++++ HALAMAN

Monday, September 25, 2006

Taraweh

Akhirnya kutemukan kembali...

Dua hari pertama puasa saya tidak sempat sembahyang “khas” bulan ramadan: taraweh. Dua hari itu, selain badan yang kecapean setelah munggahan ke kampung halaman, juga karena ada beberapa hal yang harus ditunaikan bertepatan dengan waktu tarawehan. Alhasil, bolonglah dua hari pertama itu.

Tapi pas dapet tarawehan pertama kali di bulan ini, saya seperti balik ke kampung halaman jaman saya masih SD dulu. “Gaya” tarawehan yang saya ikuti di kota “semegah” Tebet ini ternyata masih menyimpan kearifan kampung halaman. Maklum, selama di Bandung dulu, kalo pun taraweh, -- biasanya sih jarang :p -- gayanya (maaf) “sunyi senyap”.

++++++++
++++ MATERI HASIL EKSTRAKSI

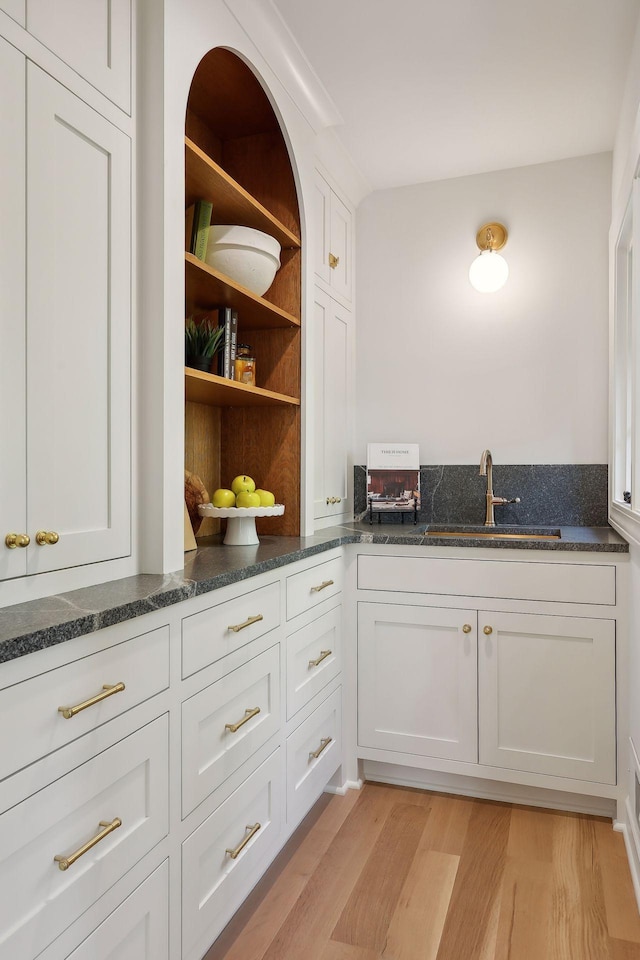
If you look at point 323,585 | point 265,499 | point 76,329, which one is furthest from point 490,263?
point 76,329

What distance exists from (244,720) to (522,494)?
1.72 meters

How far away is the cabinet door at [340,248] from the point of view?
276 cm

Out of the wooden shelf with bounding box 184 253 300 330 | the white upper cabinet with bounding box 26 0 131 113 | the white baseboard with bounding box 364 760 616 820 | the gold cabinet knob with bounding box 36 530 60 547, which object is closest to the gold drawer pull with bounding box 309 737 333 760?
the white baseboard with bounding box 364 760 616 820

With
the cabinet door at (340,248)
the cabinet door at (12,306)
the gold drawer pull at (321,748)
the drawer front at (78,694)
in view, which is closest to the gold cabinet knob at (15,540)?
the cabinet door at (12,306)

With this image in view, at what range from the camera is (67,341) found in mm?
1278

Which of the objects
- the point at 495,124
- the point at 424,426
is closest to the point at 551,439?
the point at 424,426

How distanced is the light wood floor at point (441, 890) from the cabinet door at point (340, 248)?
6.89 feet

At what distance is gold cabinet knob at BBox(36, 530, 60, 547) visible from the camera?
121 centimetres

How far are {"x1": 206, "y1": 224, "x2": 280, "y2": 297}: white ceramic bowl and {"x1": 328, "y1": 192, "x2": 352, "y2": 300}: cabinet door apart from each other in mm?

++++++++

* _PEKERJAAN YANG DIMINTA_
Tolong lanjutkan tulisan tentang taraweh di atas, mulai tepat setelah kalimat terakhirnya. Materi tersebut sama sekali tidak dipakai di sini.

* _JAWABAN TERTULIS_
Karenanya ikut sembahyang tarawih tadi, selain seperti diajak “napak tilas”, ada keharuan tersendiri menjalaninya. Kembali saya mendapati suara (sebut saja) bilal mengumandangkan puji-pujian tiap dua rakaat selesai. Setelah itu suara jamaah bergemuruh menjawabnya. Meski lafal-lafalnya berbeda dengan lafal di kampung, tapi intinya tetap sama: memuji asma-Nya. Ada yang berbeda merasuk sukma saat suara-suara itu bergemuruh. Kesyahduan seperti menyelimuti seluruh alam keagamaan saya. Oleh karenanya, saya kok tidak sependapat dengan saudara-saudara saya dari kalangan yang biasa disebut “kalangan modernis” yang menyebut hal seindah ini sebagai bid’ah – hanya karena tidak dicontohkan langsung oleh Nabi. Saya selalu merasa dan yakin hal semacam ini menjadi bagian dari kearifan para ‘alim terdahulu dalam syiar agama, yang selalu tetap berpegang pada sumber rujukan primer agama, tanpa kaku memposisikan di mana dia berada.

Namun demikian bukan saya bermaksud menyepelekan yang namanya bid’ah. Hanya saja, saya bingung mengapa keindahan itu harus disebut bid’ah.
Wallahu’alam bishshowab...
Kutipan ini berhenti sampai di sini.